BRI Super League: Minim Kontribusi, Arema FC Resmi Lepas Yann Motta

Teka-teki terkait pemain asing Arema FC yang dilepas menjelang paruh kedua BRI Super League 2025/2026 akhirnya terjawab. Manajemen Singo Edan resmi mengakhiri kerja sama dengan bek asal Brasil, Yann Motta.

Minimnya kontribusi menjadi alasan utama keputusan tersebut. Yann tercatat sebagai pemain asing dengan menit bermain paling sedikit di skuad Arema musim ini. Mantan bek Persija Jakarta itu hanya tampil dalam lima pertandingan dengan total 352 menit bermain.

Catatan tersebut menjadi yang terendah di antara seluruh pemain asing Arema. Manajemen pun menyampaikan apresiasi atas profesionalisme sang pemain selama membela klub.

“Kami mengucapkan terima kasih kepada Yann Motta atas profesionalisme dan dedikasinya. Meski kebersamaan kami tidak panjang, Yann menunjukkan komitmen yang baik,” ujar General Manager Arema FC, Yusrinal Fitriandi.

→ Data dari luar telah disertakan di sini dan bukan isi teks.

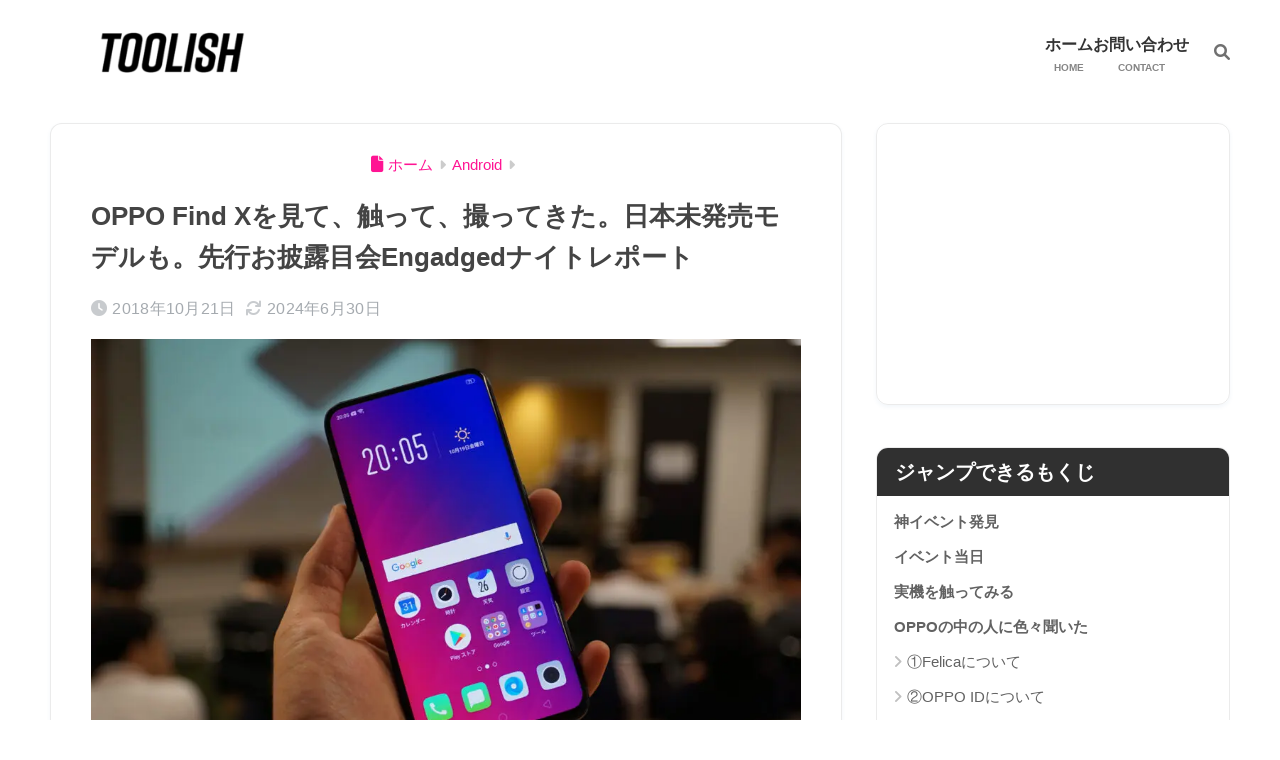

--- FILE ---
content_type: text/html; charset=UTF-8
request_url: https://toolish.jp/wp-admin/admin-ajax.php
body_size: -37
content:
120015.98da6a2748ba52c1f73104a7a9ceadec

--- FILE ---
content_type: text/html; charset=utf-8
request_url: https://www.google.com/recaptcha/api2/aframe
body_size: -85
content:
<!DOCTYPE HTML><html><head><meta http-equiv="content-type" content="text/html; charset=UTF-8"></head><body><script nonce="KxMbLBchgRVBq6NW7jB79g">/** Anti-fraud and anti-abuse applications only. See google.com/recaptcha */ try{var clients={'sodar':'https://pagead2.googlesyndication.com/pagead/sodar?'};window.addEventListener("message",function(a){try{if(a.source===window.parent){var b=JSON.parse(a.data);var c=clients[b['id']];if(c){var d=document.createElement('img');d.src=c+b['params']+'&rc='+(localStorage.getItem("rc::a")?sessionStorage.getItem("rc::b"):"");window.document.body.appendChild(d);sessionStorage.setItem("rc::e",parseInt(sessionStorage.getItem("rc::e")||0)+1);localStorage.setItem("rc::h",'1769270642917');}}}catch(b){}});window.parent.postMessage("_grecaptcha_ready", "*");}catch(b){}</script></body></html>

--- FILE ---
content_type: application/javascript; charset=utf-8;
request_url: https://dalc.valuecommerce.com/app3?p=885413377&_s=https%3A%2F%2Ftoolish.jp%2Foppo-find-x%2F&vf=iVBORw0KGgoAAAANSUhEUgAAAAMAAAADCAYAAABWKLW%2FAAAAMElEQVQYV2NkFGP4nxH3loG9R4GBsXgP83%2BFVjeGcs%2BdDIwbubr%2BRz2bw3BP4BYDAPgjDf1lcn0tAAAAAElFTkSuQmCC
body_size: 875
content:
vc_linkswitch_callback({"t":"6974ed72","r":"aXTtcgAAEbsDk0FJCooD7AqKCJTO_w","ub":"aXTtcAANc7wDk0FJCooCsQqKC%2FAm6Q%3D%3D","vcid":"BiEO2rdgCgvNy5za8kXO7q16oxniWB0VUGFWqcvXZpc","vcpub":"0.004539","paypaystep.yahoo.co.jp":{"a":"2821580","m":"2201292","g":"8b8c97458c","kaa":"2826703"},"mini-shopping.yahoo.co.jp":{"a":"2821580","m":"2201292","g":"8b8c97458c","kaa":"2826703"},"shopping.geocities.jp":{"a":"2821580","m":"2201292","g":"8b8c97458c","kaa":"2826703"},"direct.sanwa.co.jp":{"a":"2706855","m":"3205567","g":"e8ae34a98c"},"kap":885672792,"l":4,"shopping.yahoo.co.jp":{"a":"2821580","m":"2201292","g":"8b8c97458c","kaa":"2826703"},"p":885413377,"paypaymall.yahoo.co.jp":{"a":"2821580","m":"2201292","g":"8b8c97458c","kaa":"2826703"},"s":3422066,"approach.yahoo.co.jp":{"a":"2821580","m":"2201292","g":"8b8c97458c","kaa":"2826703"}})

Dalam sesi latihan Arema pada Selasa sore (14/1/2026), Yann Motta sudah tidak terlihat. Hal itu menandakan kesepakatan antara pemain dan manajemen untuk mengakhiri kontrak lebih awal telah tercapai.

“Statusnya dilepas permanen. Manajemen mendoakan yang terbaik untuk kariernya ke depan,” lanjut Yusrinal.

Masa Depan Yann Motta Masih Tanda Tanya

Biasanya, Arema FC memilih melepas pemain pada paruh musim dengan skema peminjaman guna meminimalkan beban finansial. Namun, dalam kasus Yann Motta, manajemen memutuskan untuk melepasnya secara permanen.

Keputusan tersebut diduga diambil karena sulitnya mencarikan klub baru bagi pemain yang minim menit bermain. Hingga kini, belum diketahui ke mana Yann akan melanjutkan kariernya.

Jika tetap ingin berkarier di Indonesia, opsi turun kasta ke Liga 2 terbuka. Namun, kemungkinan kembali ke Brasil juga menjadi pilihan realistis bagi bek berusia 29 tahun tersebut.

Pengalaman Yann di Indonesia sebelumnya pun terbilang kurang mulus. Pada 2021, ia dilepas Persija Jakarta dan baru mendapatkan klub kembali di Brasil pada 2023. Jika situasi serupa terulang, hal ini tentu menjadi catatan kurang menguntungkan bagi kariernya.

Dari Andalan ke Pelapis

Pada awal musim, Yann Motta sejatinya sempat menjadi pilihan utama di lini belakang Arema. Ia tampil solid saat membantu Singo Edan meraih kemenangan 5-2 atas PSBS Biak di laga pembuka.

Namun, nasib berubah pada pertandingan kedua saat Arema bertandang ke markas PSIM Yogyakarta. Yann menerima kartu merah pada menit ke-54 dan harus menjalani sanksi larangan bermain dalam dua pertandingan.

Sejak saat itu, posisinya mulai tergeser. Pelatih Marcos Santos lebih mempercayakan peran bek tengah kepada pemain lain.

Yann sempat mendapat kesempatan kembali saat menghadapi Dewa United dan Persib Bandung. Sayangnya, Arema menelan kekalahan dalam dua laga tersebut di Stadion Kanjuruhan, Kabupaten Malang. Sejak itu, Yann semakin jarang masuk dalam susunan pemain dan lebih sering hanya menjadi penonton dari tribun.